These are the contributions that are brought to the table.

Thursday, August 25, 2016

We are all beggars, of this I am certain

“We are all beggars, of this I am certain.” — Martin Luther’s dying words

John Pilch points out that for the first century nearer behavior at meals was very important. This might well be the reason that observations on table and hosting — and “guesting” —etiquette are common in the Gospel of Luke.

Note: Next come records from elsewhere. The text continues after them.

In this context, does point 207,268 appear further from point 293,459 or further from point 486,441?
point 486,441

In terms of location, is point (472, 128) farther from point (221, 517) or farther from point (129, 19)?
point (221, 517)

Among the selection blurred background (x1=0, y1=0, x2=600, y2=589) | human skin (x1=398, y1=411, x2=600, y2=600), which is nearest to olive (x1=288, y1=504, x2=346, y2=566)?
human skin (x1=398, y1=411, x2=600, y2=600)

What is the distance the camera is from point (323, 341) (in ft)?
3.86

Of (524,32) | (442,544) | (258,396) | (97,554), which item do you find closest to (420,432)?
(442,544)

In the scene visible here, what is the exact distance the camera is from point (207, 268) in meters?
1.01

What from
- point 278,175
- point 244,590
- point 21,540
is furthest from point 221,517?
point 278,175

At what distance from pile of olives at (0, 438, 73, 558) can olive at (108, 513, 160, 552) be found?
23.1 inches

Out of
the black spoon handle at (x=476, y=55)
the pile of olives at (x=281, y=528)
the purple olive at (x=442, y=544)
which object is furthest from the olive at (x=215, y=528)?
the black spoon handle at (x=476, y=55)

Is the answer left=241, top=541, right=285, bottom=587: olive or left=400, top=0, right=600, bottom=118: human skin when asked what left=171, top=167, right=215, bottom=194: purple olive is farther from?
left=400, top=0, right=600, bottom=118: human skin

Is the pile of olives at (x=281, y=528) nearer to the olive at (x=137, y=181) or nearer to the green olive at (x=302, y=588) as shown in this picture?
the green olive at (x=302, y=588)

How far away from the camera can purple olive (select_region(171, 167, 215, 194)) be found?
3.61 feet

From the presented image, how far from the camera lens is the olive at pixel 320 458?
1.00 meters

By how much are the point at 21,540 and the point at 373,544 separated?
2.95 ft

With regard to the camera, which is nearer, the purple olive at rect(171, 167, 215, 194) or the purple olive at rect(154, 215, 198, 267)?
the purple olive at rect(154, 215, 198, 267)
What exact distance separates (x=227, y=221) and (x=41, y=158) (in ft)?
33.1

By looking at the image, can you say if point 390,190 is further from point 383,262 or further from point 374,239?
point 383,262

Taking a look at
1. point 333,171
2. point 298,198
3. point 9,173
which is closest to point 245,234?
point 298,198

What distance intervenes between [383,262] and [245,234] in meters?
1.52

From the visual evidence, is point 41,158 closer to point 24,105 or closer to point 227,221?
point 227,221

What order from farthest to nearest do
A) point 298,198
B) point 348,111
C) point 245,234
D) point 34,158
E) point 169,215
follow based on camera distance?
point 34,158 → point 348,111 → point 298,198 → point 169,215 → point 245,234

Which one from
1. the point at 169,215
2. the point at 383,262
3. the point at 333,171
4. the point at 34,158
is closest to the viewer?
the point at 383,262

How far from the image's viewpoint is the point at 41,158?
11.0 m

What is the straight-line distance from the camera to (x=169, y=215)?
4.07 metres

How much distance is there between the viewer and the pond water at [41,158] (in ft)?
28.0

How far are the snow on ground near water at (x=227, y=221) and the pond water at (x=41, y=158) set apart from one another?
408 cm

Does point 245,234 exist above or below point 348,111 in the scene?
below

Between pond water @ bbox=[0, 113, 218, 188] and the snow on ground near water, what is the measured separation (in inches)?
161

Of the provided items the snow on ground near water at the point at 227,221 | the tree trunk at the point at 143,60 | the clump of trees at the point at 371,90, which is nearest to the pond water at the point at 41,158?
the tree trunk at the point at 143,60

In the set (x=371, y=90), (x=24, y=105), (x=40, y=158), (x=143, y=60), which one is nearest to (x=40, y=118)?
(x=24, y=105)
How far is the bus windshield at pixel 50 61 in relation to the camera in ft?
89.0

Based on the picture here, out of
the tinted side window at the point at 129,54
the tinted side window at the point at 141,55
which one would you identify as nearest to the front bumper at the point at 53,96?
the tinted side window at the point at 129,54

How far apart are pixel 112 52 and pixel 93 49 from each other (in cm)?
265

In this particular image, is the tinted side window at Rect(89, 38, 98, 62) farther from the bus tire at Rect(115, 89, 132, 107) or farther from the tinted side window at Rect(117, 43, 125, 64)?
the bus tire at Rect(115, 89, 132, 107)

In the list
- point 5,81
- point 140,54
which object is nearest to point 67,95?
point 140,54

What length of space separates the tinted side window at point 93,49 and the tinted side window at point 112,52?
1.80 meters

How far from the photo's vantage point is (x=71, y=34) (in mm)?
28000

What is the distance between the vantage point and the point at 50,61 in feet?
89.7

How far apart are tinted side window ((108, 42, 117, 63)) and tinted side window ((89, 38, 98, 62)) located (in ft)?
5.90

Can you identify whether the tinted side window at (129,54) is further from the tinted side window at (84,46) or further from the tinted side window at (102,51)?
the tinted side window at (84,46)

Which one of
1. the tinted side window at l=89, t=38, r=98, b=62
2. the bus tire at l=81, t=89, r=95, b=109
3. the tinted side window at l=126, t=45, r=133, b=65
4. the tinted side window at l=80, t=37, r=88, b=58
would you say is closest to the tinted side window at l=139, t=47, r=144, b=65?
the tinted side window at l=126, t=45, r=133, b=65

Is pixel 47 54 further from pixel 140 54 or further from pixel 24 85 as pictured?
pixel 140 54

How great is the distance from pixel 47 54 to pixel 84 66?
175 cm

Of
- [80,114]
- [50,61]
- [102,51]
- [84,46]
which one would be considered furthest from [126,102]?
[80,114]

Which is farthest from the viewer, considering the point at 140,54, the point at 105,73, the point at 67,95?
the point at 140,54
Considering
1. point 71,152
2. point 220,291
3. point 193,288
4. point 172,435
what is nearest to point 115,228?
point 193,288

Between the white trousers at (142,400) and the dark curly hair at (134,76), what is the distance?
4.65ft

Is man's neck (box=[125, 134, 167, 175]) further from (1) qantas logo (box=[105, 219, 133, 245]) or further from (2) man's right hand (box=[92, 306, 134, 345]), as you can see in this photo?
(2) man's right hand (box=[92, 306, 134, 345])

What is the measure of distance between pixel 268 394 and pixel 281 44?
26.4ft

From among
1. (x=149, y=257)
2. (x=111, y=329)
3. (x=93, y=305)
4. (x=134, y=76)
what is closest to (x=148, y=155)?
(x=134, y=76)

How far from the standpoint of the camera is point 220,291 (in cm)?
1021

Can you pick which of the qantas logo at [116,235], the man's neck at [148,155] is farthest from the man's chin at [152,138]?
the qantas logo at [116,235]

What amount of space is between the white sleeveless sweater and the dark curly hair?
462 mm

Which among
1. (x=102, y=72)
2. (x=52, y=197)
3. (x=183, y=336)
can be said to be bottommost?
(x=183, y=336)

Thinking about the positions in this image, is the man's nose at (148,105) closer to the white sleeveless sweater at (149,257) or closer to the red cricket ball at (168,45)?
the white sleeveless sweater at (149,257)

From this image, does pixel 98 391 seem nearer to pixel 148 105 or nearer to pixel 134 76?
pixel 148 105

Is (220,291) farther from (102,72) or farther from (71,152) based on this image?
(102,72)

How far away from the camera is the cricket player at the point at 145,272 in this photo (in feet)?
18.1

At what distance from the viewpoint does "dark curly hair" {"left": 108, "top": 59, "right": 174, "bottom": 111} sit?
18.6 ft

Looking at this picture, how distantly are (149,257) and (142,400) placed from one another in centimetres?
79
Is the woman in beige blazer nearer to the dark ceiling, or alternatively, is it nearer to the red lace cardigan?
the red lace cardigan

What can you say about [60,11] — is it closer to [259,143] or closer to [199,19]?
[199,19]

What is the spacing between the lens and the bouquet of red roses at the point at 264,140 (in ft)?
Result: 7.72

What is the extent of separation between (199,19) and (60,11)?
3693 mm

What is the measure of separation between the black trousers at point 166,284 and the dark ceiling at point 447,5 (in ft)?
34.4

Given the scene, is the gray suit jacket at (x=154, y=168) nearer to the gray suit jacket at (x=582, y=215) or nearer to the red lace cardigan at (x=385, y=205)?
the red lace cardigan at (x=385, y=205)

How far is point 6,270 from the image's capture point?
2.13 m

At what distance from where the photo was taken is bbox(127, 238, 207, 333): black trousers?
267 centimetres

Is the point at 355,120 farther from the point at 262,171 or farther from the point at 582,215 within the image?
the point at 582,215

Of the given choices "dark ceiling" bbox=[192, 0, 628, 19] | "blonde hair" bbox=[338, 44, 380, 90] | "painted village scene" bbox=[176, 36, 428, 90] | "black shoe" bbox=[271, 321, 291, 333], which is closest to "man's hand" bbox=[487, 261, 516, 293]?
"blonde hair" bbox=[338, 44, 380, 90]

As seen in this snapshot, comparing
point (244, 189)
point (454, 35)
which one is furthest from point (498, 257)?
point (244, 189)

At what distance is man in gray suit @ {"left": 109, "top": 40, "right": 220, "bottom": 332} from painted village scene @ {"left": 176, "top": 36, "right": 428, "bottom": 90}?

Here are a few: Everyone watches whether one washes before supper (Lk 11:38); who eats what, when, and where (Lk 6:4); what is done or omitted at table or in preparation for eating (Lk 7:38-49); who is invited (Lk 14:12-14); where people sit (Lk 14:7-11); with whom one eats (Lk 15:2); and in what order persons of different rank come to the table (Lk 17:7-8).
In the parable that follows our reading today, it becomes obvious that sometimes one must turn down an invitation. (14:15-24) One does so for a very simple reason: Once one accepts the invitation one is obligated by Mediterranean and Mid Eastern custom to reciprocate. (see 14:12) If one cannot it is better to find a reason to say no. 
It supported a cast system, this habit. A host invited those who had hosted him in the past and would host him in the future. Inviting anyone significantly below ones own rank, status, or cast was futile and seen as foolishness. 
 But what is God to do? There are no other gods to invite who would be able to host him in return. There are drawbacks in being the Lord Most High whose name is so holy it is not spoken. If the Almighty invites someone to “eat at the feast in the kingdom of God,” (Lk 14:17) it will be clear to that someone that they are invited to an occasion for which they cannot make a return invitation and it makes no difference who that “someone” is. The rich have no advantage on the poor in this respect. 
If one was to act here on earth as one who took ones cues from how God handles things in heaven who would one then invite? The answer is somewhat obvious: anyone — because reciprocity would be meaningless since it seems to be meaningless to the Almighty. A person’s dignity is in the invitation of the Father in Heaven, not in the capacity of that individual to invite in return. The honor of the Almighty is kept by the Almighty and not by social convention and it is consistent with God’s honor to humble heaven in the person of Jesus. This humility is what Jesus will invite the disciple into later in the chapter, but that is next weeks reading.
Though this is not a Eucharistic text, it does have implications on how we view the Lord’s Supper. There we are invited to “eat at the feast of the Kingdom of God.” (14:17) Yet, we come as radically insufficient guests. We have nothing to reciprocate with really. We come responding to an invitation that echoes Isaiah 55. 
Yet, at that meal we ourselves do come to be hosts in a sense. Surely those to whom the Lord joins himself in Baptism, those who take in his presence in the hosts of the Eucharist “host” the Lord in some respect as they depart from the Altar. But what hosts we are: Faulty and fragile, without holiness or means. Exactly the failures that make earthly hosting impossible. 
In a way the text and the Eucharist are about human dignity, a dignity that is not resident in the human form but is, to use 1 Peter’s language, kept in heaven for us, safe from rust and decay. Our dignity that invites us to the feast is in the eye of the Creator and Father of all. As Paul writes, there is no boasting. (Ro 3) We are called from the least ranks of the table (14:10) to sit at higher places than we can imagine. 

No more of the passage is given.